* QUOTED PASSAGE

Table of Contents | Appendix B

Form 1 - Blank

Schedule I to Articles of Incorporation

The right to transfer shares of the Corporation shall be restricted in that no shareholder shall be entitled to transfer any share or shares of the Corporation without the approval of:

  1. the directors of the Corporation expressed by resolution passed by the votes cast by a majority of the directors of the Corporation at a meeting of the board of directors or signed by all of the directors of the Corporation; OR

  2. the shareholders of the Corporation expressed by resolution passed by the votes cast by a majority of the shareholders who voted in respect of the resolution or signed by all shareholders entitled to vote on that resolution.

Restrictions on share transfer are normally limited to the consent of the directors and/or the shareholders. If you wish your company to be a private company (referred to in the CBCA as a "non-distributing corporation") and thus not have to comply with prospectus filings or other related procedures set out in the CBCA or provincial securities rules, it is necessary to include in your articles a restriction on the transfer of shares. Many companies also include "private company restrictions" similar to those in sample Schedule II on the next page for the purposes of provincial securities regulation.

* JOB A
According to the share transfer schedule, what term does the CBCA use for a private company?
* JOB B
Write a continuation of the share transfer schedule, starting after its last sentence.
The lines that come next have no connection to the share transfer schedule.

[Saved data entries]
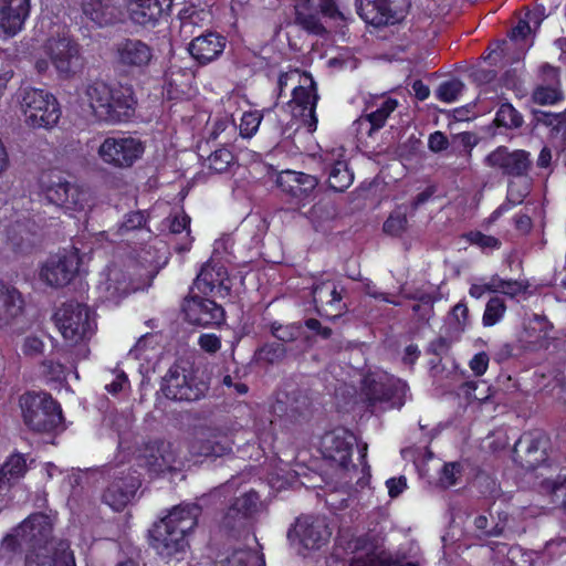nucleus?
<instances>
[{
  "label": "nucleus",
  "instance_id": "obj_1",
  "mask_svg": "<svg viewBox=\"0 0 566 566\" xmlns=\"http://www.w3.org/2000/svg\"><path fill=\"white\" fill-rule=\"evenodd\" d=\"M158 262L144 258L143 265L133 261L112 262L98 274L95 292L104 303L118 304L129 293L148 287Z\"/></svg>",
  "mask_w": 566,
  "mask_h": 566
},
{
  "label": "nucleus",
  "instance_id": "obj_2",
  "mask_svg": "<svg viewBox=\"0 0 566 566\" xmlns=\"http://www.w3.org/2000/svg\"><path fill=\"white\" fill-rule=\"evenodd\" d=\"M33 65L39 74L53 66L60 77L70 78L83 67L80 45L65 28L55 27L35 50Z\"/></svg>",
  "mask_w": 566,
  "mask_h": 566
},
{
  "label": "nucleus",
  "instance_id": "obj_3",
  "mask_svg": "<svg viewBox=\"0 0 566 566\" xmlns=\"http://www.w3.org/2000/svg\"><path fill=\"white\" fill-rule=\"evenodd\" d=\"M198 514L196 505L174 507L150 530V545L164 557L184 551L186 535L196 526Z\"/></svg>",
  "mask_w": 566,
  "mask_h": 566
},
{
  "label": "nucleus",
  "instance_id": "obj_4",
  "mask_svg": "<svg viewBox=\"0 0 566 566\" xmlns=\"http://www.w3.org/2000/svg\"><path fill=\"white\" fill-rule=\"evenodd\" d=\"M13 101L29 128L50 130L61 118L57 98L44 88L21 85L14 93Z\"/></svg>",
  "mask_w": 566,
  "mask_h": 566
},
{
  "label": "nucleus",
  "instance_id": "obj_5",
  "mask_svg": "<svg viewBox=\"0 0 566 566\" xmlns=\"http://www.w3.org/2000/svg\"><path fill=\"white\" fill-rule=\"evenodd\" d=\"M81 101L96 119L106 123L125 120L130 116L135 104L129 88H113L102 82L87 85Z\"/></svg>",
  "mask_w": 566,
  "mask_h": 566
},
{
  "label": "nucleus",
  "instance_id": "obj_6",
  "mask_svg": "<svg viewBox=\"0 0 566 566\" xmlns=\"http://www.w3.org/2000/svg\"><path fill=\"white\" fill-rule=\"evenodd\" d=\"M292 88V98L287 103V108L292 117L300 122L312 133L317 127L315 108L317 94L315 82L311 74L298 70H291L281 74L279 77V91L282 96L285 88Z\"/></svg>",
  "mask_w": 566,
  "mask_h": 566
},
{
  "label": "nucleus",
  "instance_id": "obj_7",
  "mask_svg": "<svg viewBox=\"0 0 566 566\" xmlns=\"http://www.w3.org/2000/svg\"><path fill=\"white\" fill-rule=\"evenodd\" d=\"M41 197L73 218H84L92 208V195L54 174L44 171L39 178Z\"/></svg>",
  "mask_w": 566,
  "mask_h": 566
},
{
  "label": "nucleus",
  "instance_id": "obj_8",
  "mask_svg": "<svg viewBox=\"0 0 566 566\" xmlns=\"http://www.w3.org/2000/svg\"><path fill=\"white\" fill-rule=\"evenodd\" d=\"M55 325L63 339L77 345L90 339L96 329L93 312L80 303L63 304L54 315Z\"/></svg>",
  "mask_w": 566,
  "mask_h": 566
},
{
  "label": "nucleus",
  "instance_id": "obj_9",
  "mask_svg": "<svg viewBox=\"0 0 566 566\" xmlns=\"http://www.w3.org/2000/svg\"><path fill=\"white\" fill-rule=\"evenodd\" d=\"M20 405L25 424L34 431L49 432L61 424V409L46 394H25Z\"/></svg>",
  "mask_w": 566,
  "mask_h": 566
},
{
  "label": "nucleus",
  "instance_id": "obj_10",
  "mask_svg": "<svg viewBox=\"0 0 566 566\" xmlns=\"http://www.w3.org/2000/svg\"><path fill=\"white\" fill-rule=\"evenodd\" d=\"M355 444L356 437L345 429H336L323 437V454L339 467V478L344 484H349L358 475V469L349 465Z\"/></svg>",
  "mask_w": 566,
  "mask_h": 566
},
{
  "label": "nucleus",
  "instance_id": "obj_11",
  "mask_svg": "<svg viewBox=\"0 0 566 566\" xmlns=\"http://www.w3.org/2000/svg\"><path fill=\"white\" fill-rule=\"evenodd\" d=\"M346 549L354 555L350 566H419L418 562L399 554L391 555L380 545L366 538L349 541Z\"/></svg>",
  "mask_w": 566,
  "mask_h": 566
},
{
  "label": "nucleus",
  "instance_id": "obj_12",
  "mask_svg": "<svg viewBox=\"0 0 566 566\" xmlns=\"http://www.w3.org/2000/svg\"><path fill=\"white\" fill-rule=\"evenodd\" d=\"M332 532L325 518L301 516L289 532L291 544L300 554L306 551L319 549L328 543Z\"/></svg>",
  "mask_w": 566,
  "mask_h": 566
},
{
  "label": "nucleus",
  "instance_id": "obj_13",
  "mask_svg": "<svg viewBox=\"0 0 566 566\" xmlns=\"http://www.w3.org/2000/svg\"><path fill=\"white\" fill-rule=\"evenodd\" d=\"M144 144L130 136L107 137L97 149L101 160L117 168L130 167L144 154Z\"/></svg>",
  "mask_w": 566,
  "mask_h": 566
},
{
  "label": "nucleus",
  "instance_id": "obj_14",
  "mask_svg": "<svg viewBox=\"0 0 566 566\" xmlns=\"http://www.w3.org/2000/svg\"><path fill=\"white\" fill-rule=\"evenodd\" d=\"M208 386L186 369L174 366L163 378L161 391L171 400L195 401L205 396Z\"/></svg>",
  "mask_w": 566,
  "mask_h": 566
},
{
  "label": "nucleus",
  "instance_id": "obj_15",
  "mask_svg": "<svg viewBox=\"0 0 566 566\" xmlns=\"http://www.w3.org/2000/svg\"><path fill=\"white\" fill-rule=\"evenodd\" d=\"M82 264L83 258L77 249H72L48 259L41 268L40 277L50 286H63L81 271Z\"/></svg>",
  "mask_w": 566,
  "mask_h": 566
},
{
  "label": "nucleus",
  "instance_id": "obj_16",
  "mask_svg": "<svg viewBox=\"0 0 566 566\" xmlns=\"http://www.w3.org/2000/svg\"><path fill=\"white\" fill-rule=\"evenodd\" d=\"M364 391L367 399L373 403L386 401L391 407L400 408L403 405L408 386L401 379L380 374L365 378Z\"/></svg>",
  "mask_w": 566,
  "mask_h": 566
},
{
  "label": "nucleus",
  "instance_id": "obj_17",
  "mask_svg": "<svg viewBox=\"0 0 566 566\" xmlns=\"http://www.w3.org/2000/svg\"><path fill=\"white\" fill-rule=\"evenodd\" d=\"M143 461L148 471L155 475L179 472L184 467L178 448L170 442L146 447Z\"/></svg>",
  "mask_w": 566,
  "mask_h": 566
},
{
  "label": "nucleus",
  "instance_id": "obj_18",
  "mask_svg": "<svg viewBox=\"0 0 566 566\" xmlns=\"http://www.w3.org/2000/svg\"><path fill=\"white\" fill-rule=\"evenodd\" d=\"M485 164L503 175L523 177L530 168L531 160L525 150H510L505 146H500L485 157Z\"/></svg>",
  "mask_w": 566,
  "mask_h": 566
},
{
  "label": "nucleus",
  "instance_id": "obj_19",
  "mask_svg": "<svg viewBox=\"0 0 566 566\" xmlns=\"http://www.w3.org/2000/svg\"><path fill=\"white\" fill-rule=\"evenodd\" d=\"M51 530L52 524L46 515L33 514L18 526L14 534L3 539L1 549H13L17 544L22 543L41 542L50 535Z\"/></svg>",
  "mask_w": 566,
  "mask_h": 566
},
{
  "label": "nucleus",
  "instance_id": "obj_20",
  "mask_svg": "<svg viewBox=\"0 0 566 566\" xmlns=\"http://www.w3.org/2000/svg\"><path fill=\"white\" fill-rule=\"evenodd\" d=\"M195 291L182 305L186 319L193 325L219 324L223 319V308L209 298L200 297Z\"/></svg>",
  "mask_w": 566,
  "mask_h": 566
},
{
  "label": "nucleus",
  "instance_id": "obj_21",
  "mask_svg": "<svg viewBox=\"0 0 566 566\" xmlns=\"http://www.w3.org/2000/svg\"><path fill=\"white\" fill-rule=\"evenodd\" d=\"M230 290L227 270L214 261L207 262L193 283L190 293H198L214 296H226Z\"/></svg>",
  "mask_w": 566,
  "mask_h": 566
},
{
  "label": "nucleus",
  "instance_id": "obj_22",
  "mask_svg": "<svg viewBox=\"0 0 566 566\" xmlns=\"http://www.w3.org/2000/svg\"><path fill=\"white\" fill-rule=\"evenodd\" d=\"M294 8L297 23L314 33L322 31L319 13L329 17L336 13L334 0H295Z\"/></svg>",
  "mask_w": 566,
  "mask_h": 566
},
{
  "label": "nucleus",
  "instance_id": "obj_23",
  "mask_svg": "<svg viewBox=\"0 0 566 566\" xmlns=\"http://www.w3.org/2000/svg\"><path fill=\"white\" fill-rule=\"evenodd\" d=\"M277 187L297 202L306 200L318 185L316 177L294 170H283L275 180Z\"/></svg>",
  "mask_w": 566,
  "mask_h": 566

* TASK ANSWER A
A "non-distributing corporation."

* TASK ANSWER B
The CBCA allows for a number of provisions that may be included in the articles of incorporation. You may also choose to include clauses to satisfy requirements of other legislation (such as the restriction on the number of shareholders and any distribution of shares to the public, which are aimed at excluding the company from regulation by securities laws) or institutions (the limits on borrowing powers specified below are often included to satisfy lending institutions). These provisions are optional, and the ones below provide sample wording used for the most commonly occurring features.

Schedule II to Articles of Incorporation

Other provisions:

  1. The number of shareholders in the Corporation, exclusive of employees and former employees who, while employed by the Corporation were, and following the termination of that employment, continue to be, shareholders of the Corporation, is limited to not more than fifty, two or more persons who are the joint registered holders of one or more shares being counted as one shareholder.

  2. Any invitation to the public to subscribe for securities of the Corporation is prohibited.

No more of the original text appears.